Will make this more clear in the quickstart, thanks for the feedback
austinbaggioop2 days ago
username==orgname for now, so yes, just treat that as one in the same
yodon2 days ago
Can you add a license.txt file so we know we have permission to run this (eg MIT and GPL V3 are very different)
austinbaggioop2 days ago
Oversight - added MIT. How are you thinking of using it?
yodon2 days ago
For the moment, researching multi-agent orchestration. At first glance, your work looks among the best in class of published work I've seen. Particularly interested to understand the memory/communication/search model you're using, as it sounds like you've trying to think well past the GasTown/Beads/Claude-Code-Swarms concepts.
austinbaggioop2 days ago
Very kind of you to say. Our whole vision is that agents can produce way better results, compounding their intelligence, when they lean on shared memory.
I'm curious to see how it feels for you when you run it. I'm happy to help however I can.
arbol2 days ago
So is this shared memory as in RAM or a markdown file that they update with their statuses?
austinbaggioop2 days ago
I'm using "RAM" loosely, meaning working memory here. In practice, it's a key-value store with pub/sub stored on our shared memory layer, Ensue.

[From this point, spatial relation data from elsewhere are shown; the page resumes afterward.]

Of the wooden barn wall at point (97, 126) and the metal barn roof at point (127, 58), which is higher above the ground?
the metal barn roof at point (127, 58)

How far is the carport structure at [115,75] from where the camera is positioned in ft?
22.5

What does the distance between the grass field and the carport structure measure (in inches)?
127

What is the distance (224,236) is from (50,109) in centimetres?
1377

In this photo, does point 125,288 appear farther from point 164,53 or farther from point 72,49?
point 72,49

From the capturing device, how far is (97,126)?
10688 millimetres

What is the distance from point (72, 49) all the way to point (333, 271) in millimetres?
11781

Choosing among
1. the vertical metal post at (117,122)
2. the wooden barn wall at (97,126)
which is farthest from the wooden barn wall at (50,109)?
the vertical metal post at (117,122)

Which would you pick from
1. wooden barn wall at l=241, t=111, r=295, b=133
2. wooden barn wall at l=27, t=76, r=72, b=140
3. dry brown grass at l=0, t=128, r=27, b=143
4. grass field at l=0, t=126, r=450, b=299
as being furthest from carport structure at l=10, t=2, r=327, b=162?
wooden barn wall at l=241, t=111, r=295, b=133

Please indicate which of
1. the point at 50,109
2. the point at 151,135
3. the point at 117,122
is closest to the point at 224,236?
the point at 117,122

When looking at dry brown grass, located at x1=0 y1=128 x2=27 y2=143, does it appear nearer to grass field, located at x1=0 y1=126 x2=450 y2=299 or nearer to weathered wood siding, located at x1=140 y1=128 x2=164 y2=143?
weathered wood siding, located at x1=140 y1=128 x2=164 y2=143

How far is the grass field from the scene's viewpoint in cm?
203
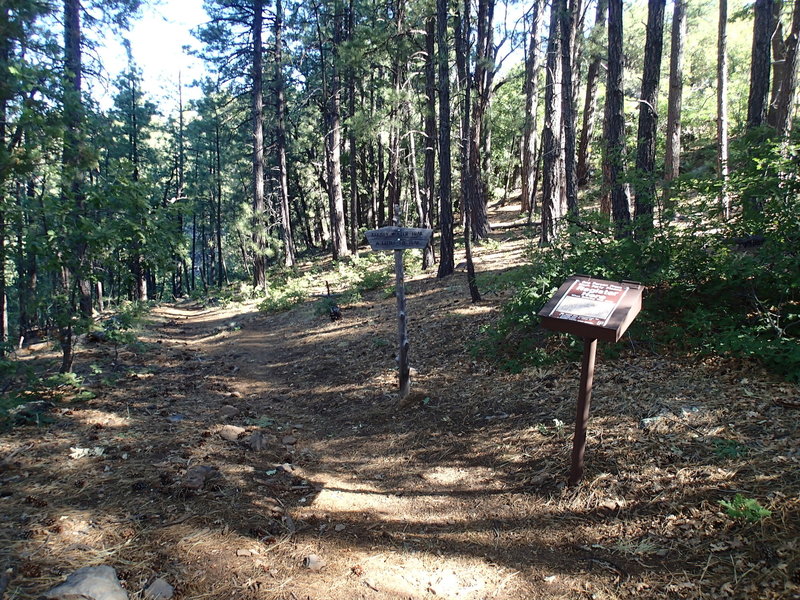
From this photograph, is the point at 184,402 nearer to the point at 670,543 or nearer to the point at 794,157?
the point at 670,543

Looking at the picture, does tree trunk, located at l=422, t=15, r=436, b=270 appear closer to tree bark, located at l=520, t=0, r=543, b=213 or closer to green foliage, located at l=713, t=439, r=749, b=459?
tree bark, located at l=520, t=0, r=543, b=213

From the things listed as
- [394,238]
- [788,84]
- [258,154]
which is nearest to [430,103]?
[788,84]

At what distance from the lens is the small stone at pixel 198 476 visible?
3.94 metres

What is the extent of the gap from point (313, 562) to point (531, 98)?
1798 cm

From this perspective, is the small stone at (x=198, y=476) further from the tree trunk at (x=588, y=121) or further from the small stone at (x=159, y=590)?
the tree trunk at (x=588, y=121)

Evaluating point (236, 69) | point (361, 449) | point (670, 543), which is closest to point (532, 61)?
point (236, 69)

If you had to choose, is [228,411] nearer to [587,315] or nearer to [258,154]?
[587,315]

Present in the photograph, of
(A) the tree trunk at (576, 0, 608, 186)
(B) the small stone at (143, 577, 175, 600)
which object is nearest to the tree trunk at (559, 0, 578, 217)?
(A) the tree trunk at (576, 0, 608, 186)

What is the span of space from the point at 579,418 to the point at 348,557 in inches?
81.0

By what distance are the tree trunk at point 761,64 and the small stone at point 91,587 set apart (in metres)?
12.1

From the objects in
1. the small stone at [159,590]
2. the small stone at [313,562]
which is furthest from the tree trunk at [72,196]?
the small stone at [313,562]

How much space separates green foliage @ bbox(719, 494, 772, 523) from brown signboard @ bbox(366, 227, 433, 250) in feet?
12.9

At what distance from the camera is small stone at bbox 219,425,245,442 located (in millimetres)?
5180

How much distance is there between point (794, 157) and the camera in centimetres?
505
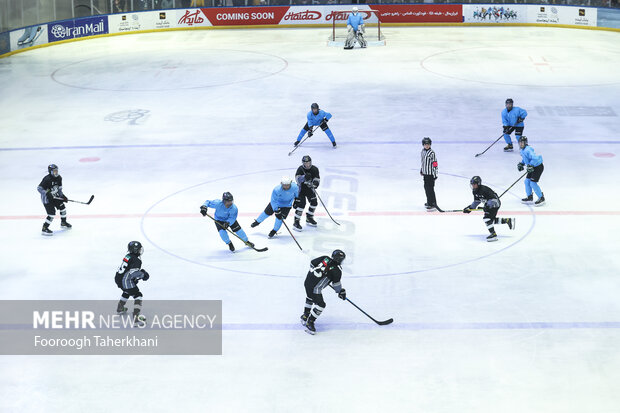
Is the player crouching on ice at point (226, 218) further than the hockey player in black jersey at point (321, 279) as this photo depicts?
Yes

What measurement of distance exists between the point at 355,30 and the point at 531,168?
1835cm

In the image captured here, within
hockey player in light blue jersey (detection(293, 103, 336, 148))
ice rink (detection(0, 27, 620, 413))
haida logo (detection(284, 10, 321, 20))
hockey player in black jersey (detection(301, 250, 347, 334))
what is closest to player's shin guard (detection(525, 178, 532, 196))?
ice rink (detection(0, 27, 620, 413))

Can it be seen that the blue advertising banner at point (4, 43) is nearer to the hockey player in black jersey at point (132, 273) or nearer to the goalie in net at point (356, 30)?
the goalie in net at point (356, 30)

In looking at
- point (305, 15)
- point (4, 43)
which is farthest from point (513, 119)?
point (4, 43)

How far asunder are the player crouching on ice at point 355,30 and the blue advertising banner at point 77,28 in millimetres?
11538

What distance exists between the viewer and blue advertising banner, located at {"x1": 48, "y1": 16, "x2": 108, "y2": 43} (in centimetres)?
3434

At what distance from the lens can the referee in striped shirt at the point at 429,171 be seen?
49.8ft

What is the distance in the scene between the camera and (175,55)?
31781 mm

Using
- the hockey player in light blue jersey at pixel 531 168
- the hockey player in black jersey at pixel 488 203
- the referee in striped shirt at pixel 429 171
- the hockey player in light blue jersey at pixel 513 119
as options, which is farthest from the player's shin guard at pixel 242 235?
the hockey player in light blue jersey at pixel 513 119

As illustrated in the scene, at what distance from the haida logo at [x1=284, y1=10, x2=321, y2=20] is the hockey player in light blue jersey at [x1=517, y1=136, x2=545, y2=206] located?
24147 millimetres

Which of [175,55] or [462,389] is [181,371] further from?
[175,55]

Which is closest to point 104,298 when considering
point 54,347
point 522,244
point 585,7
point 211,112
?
point 54,347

Agents write structured state to keys like proofs/{id}/goals/{goal_id}, others subscribe via SSE. Also has embedding-based semantic search, so agents can find tactics from similar past goals.
christinetyip2 days ago
Cool, what’s a good first task to try this on where it’s likely to beat a single agent?
austinbaggioop2 days ago
Math proofs are really easy to run with this specific harness. Our next experiments are going to be bigger, think full code base refactors. We're working on applying RLM to improve context window limits so we can keep more of the actual code in RAM,
Any workloads you want to see? The best are ones that have ways to measure the output being successful, thinking about recreating the C compiler example Anthropic did, but doing it for less than the $20k in tokens they used.
dimitri-vs2 days ago
Maybe I'm just not working on complex or big enough projects but I haven't encountered a case of a feature that couldn't be implemented in one or two context windows. Or using vanilla Claude Code a multi-phase plan doc with a couple of sub agents and a final verification pass with Codex.

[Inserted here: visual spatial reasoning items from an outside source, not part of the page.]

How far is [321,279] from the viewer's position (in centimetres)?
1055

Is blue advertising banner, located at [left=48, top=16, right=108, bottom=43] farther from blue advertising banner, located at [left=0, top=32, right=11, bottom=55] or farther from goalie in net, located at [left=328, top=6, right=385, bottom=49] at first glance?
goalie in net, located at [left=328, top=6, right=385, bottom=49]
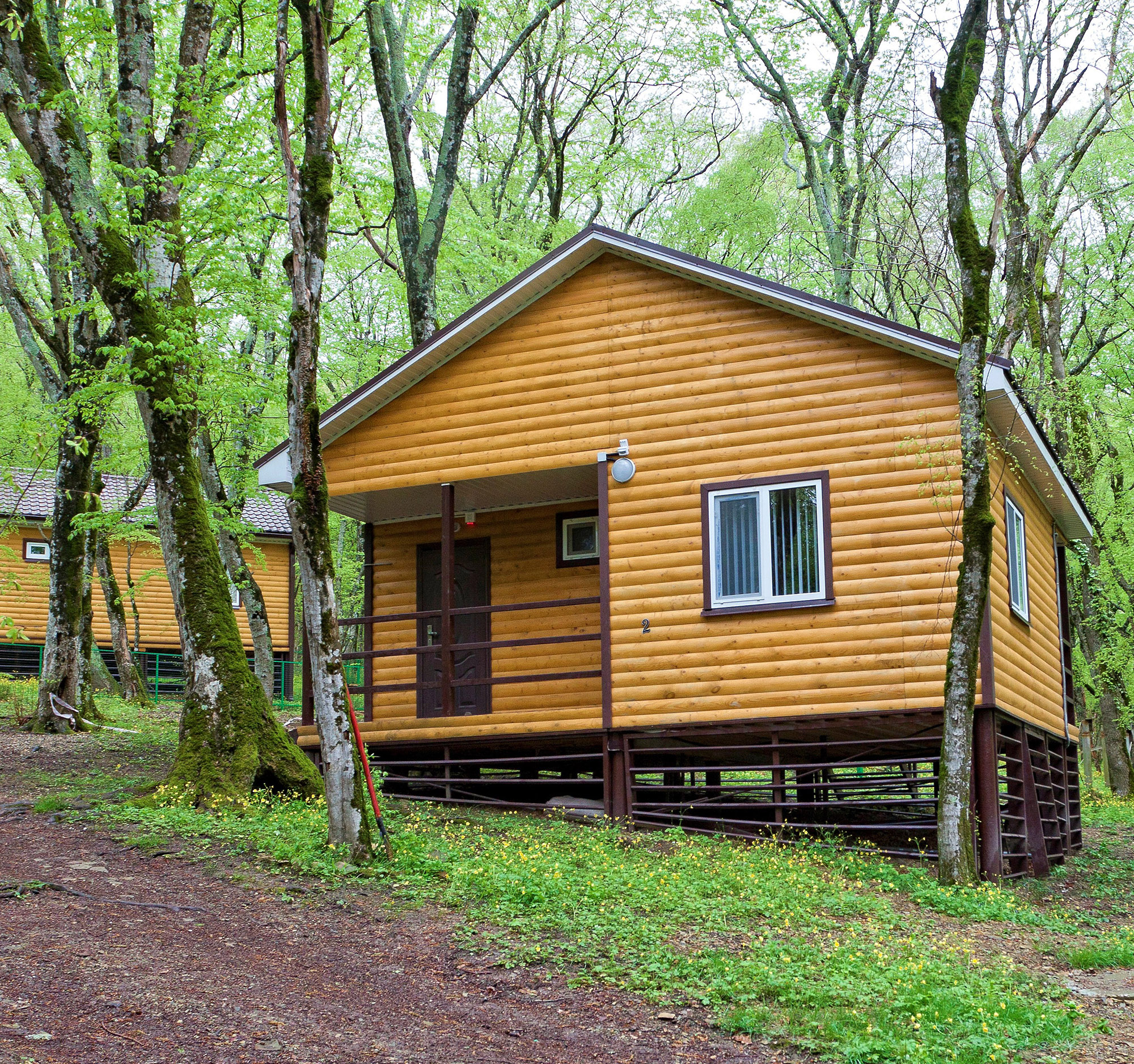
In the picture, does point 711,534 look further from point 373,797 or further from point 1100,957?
point 1100,957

I guess maybe I'm doing the orchestration manually, but I always find there's tons of decisions that need to be made in the middle of large plan implementations.
Your refactor example terrifies me because the best part of a refactor is cleaning out all the bandaid workarounds and obsolete business logic you didn't even know existed. Can't see how an agent swarm would be able to figure that out unless you provide a giga-spec file containing all current business knowledge. And if you don't spec it the agents will just eagerly bake these inefficiencies and problems into your migrated app.
indra_varta2 days ago
[dead]
miligauss2 days ago
we tried putnam a2
slopusila2 days ago
seems like it requires an API key to your proprietary Ensue memory system
austinbaggioop2 days ago
Yeah we're using Ensue since it already handles the annoying infra pieces you’d otherwise have to build to make this work (shared task state + updates, event streams/subscriptions, embeddings + retrieval over intermediate artifacts). You can run the example with a free key from ensue-network.ai. This repo focuses on the orchestration harness.
zmanian2 days ago
“How does progress subscription work — are agents watching specific signals (test failures, TODO list, build status), or just a global feed?”
miligauss2 days ago
claude code doesn't support subscriptions out of the box, so we use the subscription feature to just alert the orchestrator to a single polling file. Not the most elegant thing but still a token save over reading a bunch of sub agent logs. It is as reactive as you can be given the current feature set of claude code.